Our analysis of the discursive manifestations of contradictions in the four types of coworking space allows us to specify the fields presented in Figure 1 by inserting in each field the predominant contradiction voiced by the interviewees from the respective coworking space. This is depicted in Figure 2.

The four-field representation in Figure 2 is by necessity a simplification, as any conceptual representation of a complex phenomenon. Each of the four fields is an empirically derived average type which becomes “alive” when tested by means of the analysis of the interview data (Adams et al., 2020). The manifestations of contradictions in the interview data reveal characterizations of coworking which are in movement, demonstrating colliding tendencies rather than exclusive poles on neat binaries which never meet. These are orientations which struggle to coexist. The four-field representation indicates the wide range of multiple configurations of coworking experiences and orientations we see voiced by the professionals interviewed in our study. The bi-directional arrows and the spiral in the four-field representation (Figure 2) indicate the movement and constant evolution of the complex configurations.

In space 1 the object is constructed around the need of professionals to use a physical space for doing their job, and the desired outcome is to produce economic benefit for both the founders (by renting the space) and the coworkers (by using a space at a competitive price on the market). In this case the discursive manifestations of contradictions give rise to a specific contradiction that we called “working vs. coworking.” The importance of sociality is critically interpreted here: it is part of the discourse of the coworkers and the owner of the space, but it is also seen as a risk of losing time, control and ownership over the work and the physical space. In this sense, sometimes sociality seems to be more suffered than sought, and the interest of people is more focused on individual productivity.

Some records
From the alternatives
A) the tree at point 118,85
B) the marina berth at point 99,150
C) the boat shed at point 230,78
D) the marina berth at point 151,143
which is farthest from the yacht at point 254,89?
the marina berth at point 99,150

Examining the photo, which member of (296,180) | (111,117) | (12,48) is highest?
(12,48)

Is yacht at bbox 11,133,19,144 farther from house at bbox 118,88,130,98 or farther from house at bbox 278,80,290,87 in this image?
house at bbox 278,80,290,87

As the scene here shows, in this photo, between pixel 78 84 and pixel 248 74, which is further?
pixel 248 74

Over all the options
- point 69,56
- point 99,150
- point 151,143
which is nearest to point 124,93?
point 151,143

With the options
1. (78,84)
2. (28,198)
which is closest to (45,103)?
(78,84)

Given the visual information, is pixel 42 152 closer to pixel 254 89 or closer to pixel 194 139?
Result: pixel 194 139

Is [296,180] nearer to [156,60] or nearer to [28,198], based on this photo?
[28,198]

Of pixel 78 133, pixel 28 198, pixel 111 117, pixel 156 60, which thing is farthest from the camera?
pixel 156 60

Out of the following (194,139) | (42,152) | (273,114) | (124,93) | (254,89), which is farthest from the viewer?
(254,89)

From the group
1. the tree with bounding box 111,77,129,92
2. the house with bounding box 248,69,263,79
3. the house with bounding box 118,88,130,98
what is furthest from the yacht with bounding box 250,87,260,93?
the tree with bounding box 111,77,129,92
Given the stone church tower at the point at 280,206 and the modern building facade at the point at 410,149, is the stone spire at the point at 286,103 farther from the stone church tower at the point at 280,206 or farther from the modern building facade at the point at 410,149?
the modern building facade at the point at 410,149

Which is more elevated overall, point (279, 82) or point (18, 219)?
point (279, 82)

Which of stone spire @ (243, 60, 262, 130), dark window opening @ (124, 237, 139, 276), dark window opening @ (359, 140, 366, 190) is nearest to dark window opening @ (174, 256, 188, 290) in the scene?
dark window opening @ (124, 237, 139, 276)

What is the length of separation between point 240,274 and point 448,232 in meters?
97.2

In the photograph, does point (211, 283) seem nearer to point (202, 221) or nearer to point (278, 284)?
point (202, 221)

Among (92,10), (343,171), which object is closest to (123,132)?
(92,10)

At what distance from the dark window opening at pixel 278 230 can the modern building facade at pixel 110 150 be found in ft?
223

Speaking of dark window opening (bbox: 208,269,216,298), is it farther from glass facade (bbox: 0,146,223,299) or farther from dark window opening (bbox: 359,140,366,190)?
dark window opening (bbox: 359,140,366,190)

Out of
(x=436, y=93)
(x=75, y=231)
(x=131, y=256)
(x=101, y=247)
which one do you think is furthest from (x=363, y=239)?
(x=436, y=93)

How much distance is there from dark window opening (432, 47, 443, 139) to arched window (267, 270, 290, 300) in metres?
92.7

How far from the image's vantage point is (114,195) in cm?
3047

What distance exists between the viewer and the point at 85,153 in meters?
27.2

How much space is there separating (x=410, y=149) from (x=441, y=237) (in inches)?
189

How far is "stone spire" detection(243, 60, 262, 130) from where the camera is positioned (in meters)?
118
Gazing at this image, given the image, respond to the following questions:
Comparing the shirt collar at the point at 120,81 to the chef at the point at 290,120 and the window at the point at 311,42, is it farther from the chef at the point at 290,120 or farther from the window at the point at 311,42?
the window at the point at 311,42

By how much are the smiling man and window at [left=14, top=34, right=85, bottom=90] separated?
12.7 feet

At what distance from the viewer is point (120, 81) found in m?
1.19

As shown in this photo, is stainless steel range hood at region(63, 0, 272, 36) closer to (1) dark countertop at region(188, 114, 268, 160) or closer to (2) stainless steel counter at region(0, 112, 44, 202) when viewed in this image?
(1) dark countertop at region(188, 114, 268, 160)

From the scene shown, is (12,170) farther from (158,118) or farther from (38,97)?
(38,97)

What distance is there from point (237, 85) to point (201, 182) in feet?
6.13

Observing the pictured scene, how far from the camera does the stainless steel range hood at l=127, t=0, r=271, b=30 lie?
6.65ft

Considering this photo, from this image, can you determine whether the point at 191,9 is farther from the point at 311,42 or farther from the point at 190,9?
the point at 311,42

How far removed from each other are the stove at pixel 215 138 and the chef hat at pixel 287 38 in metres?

WRITTEN REQUEST 1 —
Output the stretch of the coworking text from "In space 1 the" through "on individual productivity.", copied word for word.
WRITTEN REQUEST 2 —
Continue the text on contradictions in coworking spaces, writing the next part after its final sentence.
The records are separate material.

EXPECTED OUTPUT 1 —
In space 1 the object is constructed around the need of professionals to use a physical space for doing their job, and the desired outcome is to produce economic benefit for both the founders (by renting the space) and the coworkers (by using a space at a competitive price on the market). In this case the discursive manifestations of contradictions give rise to a specific contradiction that we called “working vs. coworking.” The importance of sociality is critically interpreted here: it is part of the discourse of the coworkers and the owner of the space, but it is also seen as a risk of losing time, control and ownership over the work and the physical space. In this sense, sometimes sociality seems to be more suffered than sought, and the interest of people is more focused on individual productivity.

EXPECTED OUTPUT 2 —
The outward/inward tension is connected to the declared intent of the founder to help the category of freelance and independent workers to find a place to work and help each other. At the same time, coworking space answers to specific needs of coworkers to perform their jobs that do not permit to maintain a collective vision an orientation. This tension is also visible in the creation of symbolic boundaries between “my desk/your desk, my work/your work, my office/your office” inside the coworking space.

In space 2 the object consists of social relations that occur inside the space and the creation of a good environment for the coworkers. The desired outcome is the creation of an approach to work based on informal exchange of knowledge, ideas and competences. In this case we defined the local contradiction “collaboration vs. isolation” in which the social pole shows the orientation of the founders as well as the others involved toward the promotion of knowledge sharing (e.g. through social events, rituals, absence of physical boundaries). At the same time the focus on profit and business is made evident by the intent to reduce competition and improve autonomy in order to make work easier, more effective and profitable by coworkers. The outward/inward tension is interpreted on the one hand with the intent to promote and diffuse outside a new way of working based on knowledge sharing (the owners are also the founders of a coworking space network) and, on the other hand, in the motives of the opening of a coworking space consisting in making available for-profit rooms not used by the owners of a working space.

In space 3 the object of coworking is the professional career, and the intent is to create profitable links between coworkers and other organizations. The aim is the improvement of the community of digital workers building on connections of the coworkers inside and outside the space. Here the contradiction is related to “quality vs. quantity.” The main idea of the space is that of being recognized as a brand that guarantees quality of network, training and knowledge in the field of digital innovation. The quality is pursued by the implementation of initiatives, activities and events organized and controlled by the management team. The historical tensions are reproduced by a contradiction between a substantive object and a formal object. The substantive object is the promotion of networks and opportunities based on the quality of stakeholders and the services/activities provided (e.g. selection of coworkers, specialization in a specific field, activities and services provided based on the subjects' needs). The formal object is the intent to increase the visibility and knowledge of the brand name of the space (e.g. activities inside the space are perceived as forced, low selection standards for coworkers), with the result that the specific needs of the coworkers are not listened.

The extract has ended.